Hello, dear friend, you can consult us at any time if you have any questions, add WeChat: daixieit


CS2630: Computer Organization

Homework 2

T9 predictive text

(Data structures in C)


Goals for this assignment

● Write a useful interactive application in C

● Implement a dynamic data structure, managing memory properly with malloc and free


3 Preparation

You should have completed the lab assignments, readings, and knowledge checks through the end of Lab 3. Most relevant are the two lectures on data structures in C (with companion code: liststart.c/listfinish.c) and lab 3’s binary search tree.


4 Submission

● t9.c

● report.pdf


5 What is T9?

In this assignment, you will build programs to implement T9 predictive text, a text input mode available on many old cell phones, automated customer service phone systems, and keypads. Each number from 2-9 on the keypad represent three or four letters, the number 0 represents a space, and 1 represents a set of symbols such as { , . ! ? } etc. In this assignment, we will only use the numbers 2-9, which represent the following letters:

● 2 abc

● 3 def

● 4 ghi

● 5 jkl

● 6 mno

● 7 pqrs

● 8 tuv

● 9 wxyz

Since multiple letters map to a single number, many key sequences represent multiple words. For example, the input 2665 represents "book" and "cool", among other possibilities. Therefore, our T9 will also accept “#” as an input to scroll through words with the same code.

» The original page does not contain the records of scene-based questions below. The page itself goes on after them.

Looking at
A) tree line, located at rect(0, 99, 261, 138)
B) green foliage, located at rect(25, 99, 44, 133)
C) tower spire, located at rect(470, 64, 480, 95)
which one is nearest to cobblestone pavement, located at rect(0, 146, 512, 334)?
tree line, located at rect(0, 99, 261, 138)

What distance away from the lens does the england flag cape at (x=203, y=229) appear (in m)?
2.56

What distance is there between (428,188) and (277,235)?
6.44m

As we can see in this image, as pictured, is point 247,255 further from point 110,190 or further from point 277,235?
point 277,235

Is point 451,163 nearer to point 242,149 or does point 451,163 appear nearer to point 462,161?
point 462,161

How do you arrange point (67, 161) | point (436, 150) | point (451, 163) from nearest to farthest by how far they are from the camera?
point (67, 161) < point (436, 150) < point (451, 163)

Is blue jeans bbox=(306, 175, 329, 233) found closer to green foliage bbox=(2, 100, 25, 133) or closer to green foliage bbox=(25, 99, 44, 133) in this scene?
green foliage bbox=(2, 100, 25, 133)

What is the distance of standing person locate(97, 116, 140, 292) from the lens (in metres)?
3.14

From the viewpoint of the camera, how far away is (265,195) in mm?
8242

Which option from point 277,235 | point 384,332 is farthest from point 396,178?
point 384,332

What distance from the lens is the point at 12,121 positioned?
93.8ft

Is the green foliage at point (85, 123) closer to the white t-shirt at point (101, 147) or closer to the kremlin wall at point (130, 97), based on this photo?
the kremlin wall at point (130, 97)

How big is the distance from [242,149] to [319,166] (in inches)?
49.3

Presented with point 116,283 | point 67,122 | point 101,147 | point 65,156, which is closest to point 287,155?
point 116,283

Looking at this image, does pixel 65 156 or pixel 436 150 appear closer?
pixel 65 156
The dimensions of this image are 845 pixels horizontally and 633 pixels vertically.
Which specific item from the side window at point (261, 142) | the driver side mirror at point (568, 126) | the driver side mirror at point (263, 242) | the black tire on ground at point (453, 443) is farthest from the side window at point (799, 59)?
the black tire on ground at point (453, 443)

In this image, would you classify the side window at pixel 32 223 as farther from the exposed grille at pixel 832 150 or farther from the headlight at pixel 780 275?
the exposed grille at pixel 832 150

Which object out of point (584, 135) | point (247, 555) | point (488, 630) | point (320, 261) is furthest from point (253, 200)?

To translate from number sequences to words, we will use a data structure known as a trie.


6 What is a trie?

A trie is a multiway branching structure (tree) that is searched using the prefixes of sequences. As we travel down a path in the trie, we reach word sequences spelled out by the numbers along that path. Classic trie data structures have edges labeled with letters to store prefixes of strings. But for this application, we use a compressed trie that has only 8 possible branches at each node instead of 26. The digits 2-9 represent the 26 letters. A node can represent multiple words so an extra layer of complexity (#) is needed to figure out the string represented by a path.

For more information on trie data structures, read the Wikipedia article. Note that the general concept of a trie as “a multiway branching structure (tree) that is searched using the prefixes of sequences” has many different realizations. Example tries you see online might not be exactly the structure that this T9 project needs. For example, many example tries you might find are searched by the word prefixes, not by a numeric T9 code.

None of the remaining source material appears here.